Simon Marsden


The Journal of a Ghosthunter - Geistersuche

Dracula's Castle
Poienari Citadel, Arges Valley, Wallachia

As we left the ancient town of Curtea de Arges for Dracula's Castle, my guide seemed more apprehensive than usual, smoking heavily and glancing nervously around us as if we were being followed. The narrow road skirts the Arges river, snaking through pastoral valleys that lie between wild crags and precipitous gorges. This is Dracula's country as I had imagined it and I began to feel as vulnerable as the unfortunate Jonathan Harker in Bram Stoker's novel. For many years now the Romanian tourist authorities have put forward the spectacular fortress of Bran in Transylvania as Dracula's lair, but it has only very tenuous associations with the folk hero.
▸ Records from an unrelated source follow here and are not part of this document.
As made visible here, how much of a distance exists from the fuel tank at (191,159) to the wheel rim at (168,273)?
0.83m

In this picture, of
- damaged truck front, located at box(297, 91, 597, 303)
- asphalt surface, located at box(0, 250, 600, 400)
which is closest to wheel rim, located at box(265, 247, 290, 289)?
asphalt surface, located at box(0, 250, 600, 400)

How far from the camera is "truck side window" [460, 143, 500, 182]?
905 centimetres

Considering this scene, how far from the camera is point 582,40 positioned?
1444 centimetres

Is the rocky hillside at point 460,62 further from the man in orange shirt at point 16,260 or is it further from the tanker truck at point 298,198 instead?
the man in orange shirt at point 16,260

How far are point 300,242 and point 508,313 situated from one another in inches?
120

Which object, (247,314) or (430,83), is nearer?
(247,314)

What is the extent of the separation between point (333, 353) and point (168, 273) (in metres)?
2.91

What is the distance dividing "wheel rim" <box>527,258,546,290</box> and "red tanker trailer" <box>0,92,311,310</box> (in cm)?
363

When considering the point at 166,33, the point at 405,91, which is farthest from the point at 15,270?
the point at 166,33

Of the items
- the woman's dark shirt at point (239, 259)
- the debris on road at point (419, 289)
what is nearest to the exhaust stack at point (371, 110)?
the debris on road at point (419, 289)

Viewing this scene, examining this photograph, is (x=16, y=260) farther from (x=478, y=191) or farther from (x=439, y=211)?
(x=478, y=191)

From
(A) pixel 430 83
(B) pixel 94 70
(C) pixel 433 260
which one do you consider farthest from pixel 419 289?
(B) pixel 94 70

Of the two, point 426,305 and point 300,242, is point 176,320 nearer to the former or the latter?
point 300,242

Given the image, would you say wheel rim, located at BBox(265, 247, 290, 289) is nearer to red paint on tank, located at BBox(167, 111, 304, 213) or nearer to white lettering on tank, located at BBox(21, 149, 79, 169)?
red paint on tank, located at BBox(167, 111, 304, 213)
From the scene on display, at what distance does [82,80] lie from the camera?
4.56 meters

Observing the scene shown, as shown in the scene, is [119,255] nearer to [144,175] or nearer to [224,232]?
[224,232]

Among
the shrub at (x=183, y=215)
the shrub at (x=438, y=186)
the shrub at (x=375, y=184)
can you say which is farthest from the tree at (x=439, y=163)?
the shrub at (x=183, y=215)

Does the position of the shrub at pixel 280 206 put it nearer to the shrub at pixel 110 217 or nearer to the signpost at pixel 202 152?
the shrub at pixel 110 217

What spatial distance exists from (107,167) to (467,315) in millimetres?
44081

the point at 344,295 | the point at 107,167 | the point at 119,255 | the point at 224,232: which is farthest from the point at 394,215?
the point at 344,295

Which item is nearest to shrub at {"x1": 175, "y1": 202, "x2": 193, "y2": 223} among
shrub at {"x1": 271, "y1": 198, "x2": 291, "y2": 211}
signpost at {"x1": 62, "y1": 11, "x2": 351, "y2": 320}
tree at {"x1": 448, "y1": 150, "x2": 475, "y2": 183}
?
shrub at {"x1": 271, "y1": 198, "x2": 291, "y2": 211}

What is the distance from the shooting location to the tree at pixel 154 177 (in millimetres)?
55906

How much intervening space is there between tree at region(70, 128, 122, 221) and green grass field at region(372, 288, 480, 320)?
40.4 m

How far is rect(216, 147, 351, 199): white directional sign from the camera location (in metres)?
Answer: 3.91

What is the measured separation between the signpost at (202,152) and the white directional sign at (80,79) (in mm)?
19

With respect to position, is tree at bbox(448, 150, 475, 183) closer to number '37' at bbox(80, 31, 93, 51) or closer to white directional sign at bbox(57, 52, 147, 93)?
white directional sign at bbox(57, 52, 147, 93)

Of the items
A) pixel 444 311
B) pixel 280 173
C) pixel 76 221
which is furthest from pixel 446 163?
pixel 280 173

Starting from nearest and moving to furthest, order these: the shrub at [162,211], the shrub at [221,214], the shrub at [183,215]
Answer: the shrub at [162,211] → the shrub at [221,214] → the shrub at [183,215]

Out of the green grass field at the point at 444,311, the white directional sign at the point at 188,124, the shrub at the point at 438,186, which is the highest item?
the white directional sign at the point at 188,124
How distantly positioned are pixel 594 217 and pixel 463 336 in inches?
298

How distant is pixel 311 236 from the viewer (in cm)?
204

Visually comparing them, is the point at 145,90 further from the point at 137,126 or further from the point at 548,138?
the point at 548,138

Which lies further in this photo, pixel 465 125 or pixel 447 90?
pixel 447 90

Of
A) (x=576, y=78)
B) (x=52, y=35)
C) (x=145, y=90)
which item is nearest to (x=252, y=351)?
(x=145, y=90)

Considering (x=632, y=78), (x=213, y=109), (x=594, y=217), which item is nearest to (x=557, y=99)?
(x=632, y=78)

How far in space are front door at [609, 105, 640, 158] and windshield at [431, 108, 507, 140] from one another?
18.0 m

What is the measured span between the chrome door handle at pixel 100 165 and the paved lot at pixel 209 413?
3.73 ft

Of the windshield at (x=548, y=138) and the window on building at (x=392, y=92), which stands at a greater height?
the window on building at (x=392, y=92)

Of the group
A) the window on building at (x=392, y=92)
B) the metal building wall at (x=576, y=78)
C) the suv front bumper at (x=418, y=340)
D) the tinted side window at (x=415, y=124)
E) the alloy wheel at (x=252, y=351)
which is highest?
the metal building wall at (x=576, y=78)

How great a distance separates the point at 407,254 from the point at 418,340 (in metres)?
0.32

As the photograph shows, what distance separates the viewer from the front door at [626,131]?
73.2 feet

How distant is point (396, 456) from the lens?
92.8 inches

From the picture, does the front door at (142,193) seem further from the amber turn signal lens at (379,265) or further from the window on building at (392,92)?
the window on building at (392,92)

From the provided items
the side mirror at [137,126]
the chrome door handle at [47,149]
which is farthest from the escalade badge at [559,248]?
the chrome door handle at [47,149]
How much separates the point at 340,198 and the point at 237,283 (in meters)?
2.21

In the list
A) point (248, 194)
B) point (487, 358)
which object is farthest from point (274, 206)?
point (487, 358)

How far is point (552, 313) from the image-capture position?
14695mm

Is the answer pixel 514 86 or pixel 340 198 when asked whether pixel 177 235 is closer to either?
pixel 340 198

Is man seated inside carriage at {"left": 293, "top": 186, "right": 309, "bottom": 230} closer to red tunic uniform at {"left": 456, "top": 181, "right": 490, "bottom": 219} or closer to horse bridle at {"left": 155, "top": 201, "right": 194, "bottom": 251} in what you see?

According to my guide, his actual castle at Poienari is thought to have been built in the fourteenth century during the reign of his ancestors the Basarab dynasty, but by the time Vlad came to the Wallachian throne it lay in ruins.

Dracula's Castle, Poienari Citadel, Arges Valley, Wallachia
Dracula's Castle, Poienari Citadel, Arges Valley, Wallachia (MA-C-046)

An episode in 1457 fully illustrated Dracula's ruthless nature. For some time he had suspected the loyalty of the boyars, or noblemen, in his capital city of Tirgoviste, and when he discovered that they had buried alive one of his brothers he seized this opportunity to exact a terrible revenge on them. Two hundred of these aristocrats and their families were captured by Dracula's men after a church service on Easter Day. First the old men and their wives were impaled on the city walls, then the younger, more able-bodied were chained together and forced to march for sixty miles through the rugged countryside to the ruins of Poienari. Many of them died en route; the remainder were shattered, their fine clothes in tatters, some even naked. Lime kilns and brick ovens had been built in advance and the prisoners were forced to form a human chain under the whip to convey the building materials up the mountainside. The restoration work lasted for two months and very few of the captives survived the ordeal.

Just as he was finishing this tale the dramatic and eerie remains of the castle came into view, perched precariously on top of a crag some 1,200 feet above the road. Even though only two of the original five towers remain (one third of the castle collapsed down the mountainside in 1888), it is an intimidating sight. My guide said that we could climb up the 1,440 steps to the summit, but as he was talking the earth shook with an almighty crash that sent us running for cover. We soon discovered that this was a controlled explosion to clear the road ahead, blocked by a landslide. We were both relieved to remain where we stood, and I began to photograph the castle from below.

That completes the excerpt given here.